Raise any issue of abuse or mistreatment with reining horse people, and you will be sprayed with comments attempting to justify they are treated like kings being stabled, rugged, fed, washed. They do not think of the horse’s mental welfare and the pain he/she suffers standing in an unnatural environment 24/7. They walk away to their comfortable homes, while the horse stands still.
The horse skeleton and muscle are structured for continual movement through grazing. They are designed to walk many miles each day.

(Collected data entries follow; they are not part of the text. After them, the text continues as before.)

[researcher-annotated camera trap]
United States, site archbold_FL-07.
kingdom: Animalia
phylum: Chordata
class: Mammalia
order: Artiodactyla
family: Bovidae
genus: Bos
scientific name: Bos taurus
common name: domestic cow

Living in this abnormal stall environment conflicting with their structural make-up and being worked hard, too early, finds many reining horses live on a cocktail of drugs every day of their life to keep them going. The focus has shifted from producing physically and mentally sound horses to being knowledgeable in drugs to keep them seemingly sound enough to ride. The rule book is now saturated with drug testing commentary but little evidence of testing, and only randomly, at some large events. Like any drug testing, the providers are able to keep ahead of the tests much like you see in professional sports people.
Managing young bodies
Trainers rarely x-ray the horses they are entrusted with, and owners rarely demand x-rays until something has gone wrong. The use of blood tests to identify abnormalities or issues even rarer. If the horse looks in good condition and can be ridden, with or without drugs, all’s good to go, and the focus is set hard on the futurity. It has become a custom that horses are injected in the hocks and receive daily medications; never questioning why or changing their program. Many trainers believe they have knowledge beyond science and can just ‘know it’s ok.’ Often drugs are administered based on observational symptoms without validation of underlying causes. Some trainers inject horses without the owners even knowing as they attempt to keep horses in their barns.

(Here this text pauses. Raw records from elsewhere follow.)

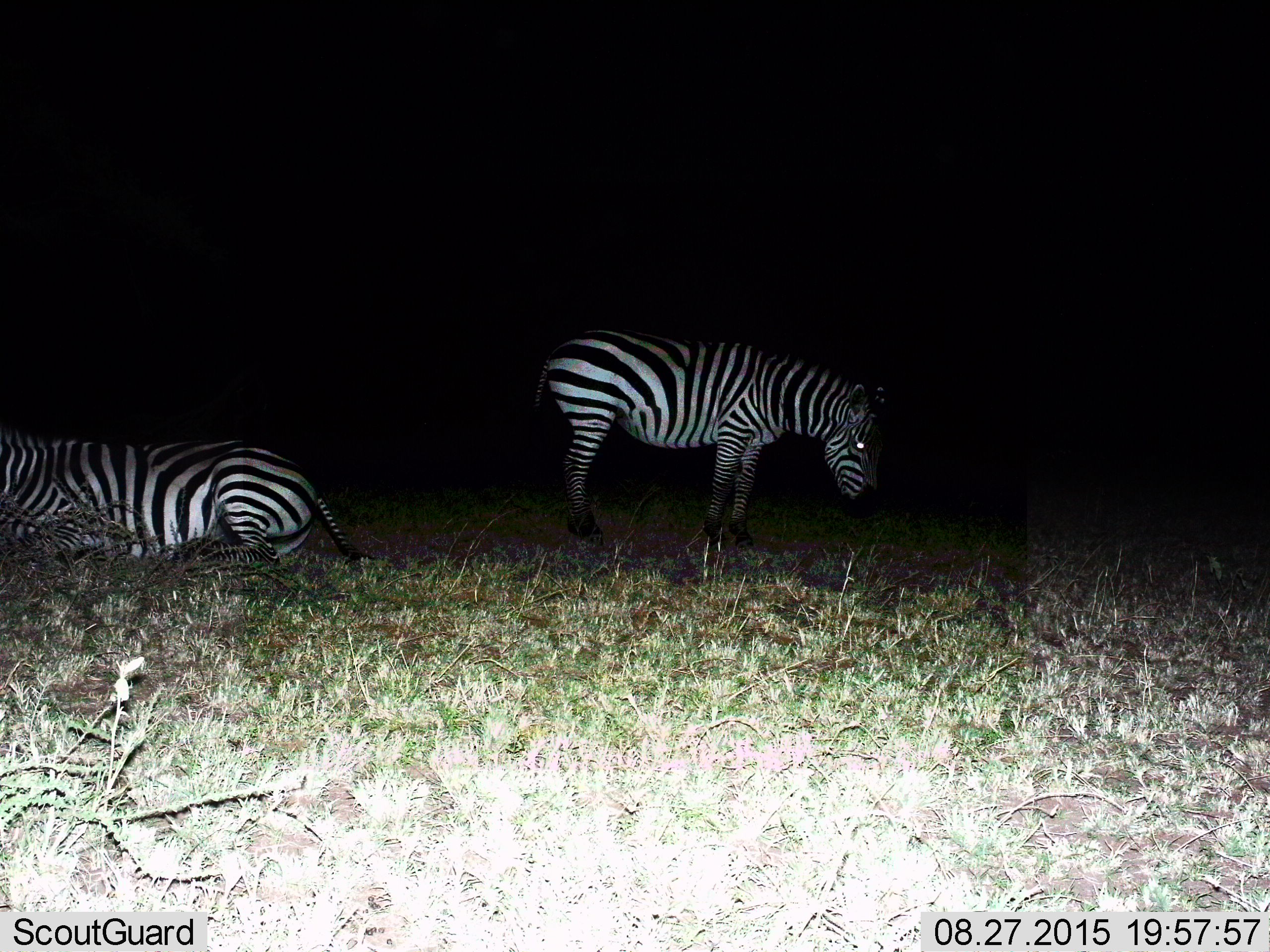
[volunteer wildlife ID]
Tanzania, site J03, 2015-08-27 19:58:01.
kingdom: Animalia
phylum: Chordata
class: Mammalia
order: Perissodactyla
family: Equidae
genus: Equus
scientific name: Equus quagga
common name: plains zebra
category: zebra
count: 2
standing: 90%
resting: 100%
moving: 0%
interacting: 0%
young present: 0%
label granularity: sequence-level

The pressure, stress, and suffering of the horses all in pursuit of winning the big money at the futurity. Imagine if the horses were not allowed to be ridden for just one more year, how many more entries would there be? Imagine how those horses would be if they were kept and worked in a program that was more in line with their skeletal requirements. Imagine if the owners all started to demand x-rays and blood tests and were pro-active in their horse management.
Some may say only the best make it, but with the refined breeding programs and the number that breakdown early, you would have to question the program more than the breeding, wouldn’t you?
Winning no matter what?
Robert M Miller, DVM cites the story “One of my clients was a prosperous, educated couple. They were very congenial, and they owned three Quarter Horses. One day, they called me to come to their home to worm their horses and check them over and booster their vaccinations. When I arrived, I found only two horses, so I asked where the third one was. “Oh, he is in training as a reining horse, with ____________” (a successful and notoriously brutal trainer who also happened to be one of my clients). Then the wife said, “We know how cruel he is to the horses, but he wins!”
Do you believe the NRHA is standing behind their statement “We expect our members to consider the welfare of their horses paramount and to always treat them with dignity, respect and passion”?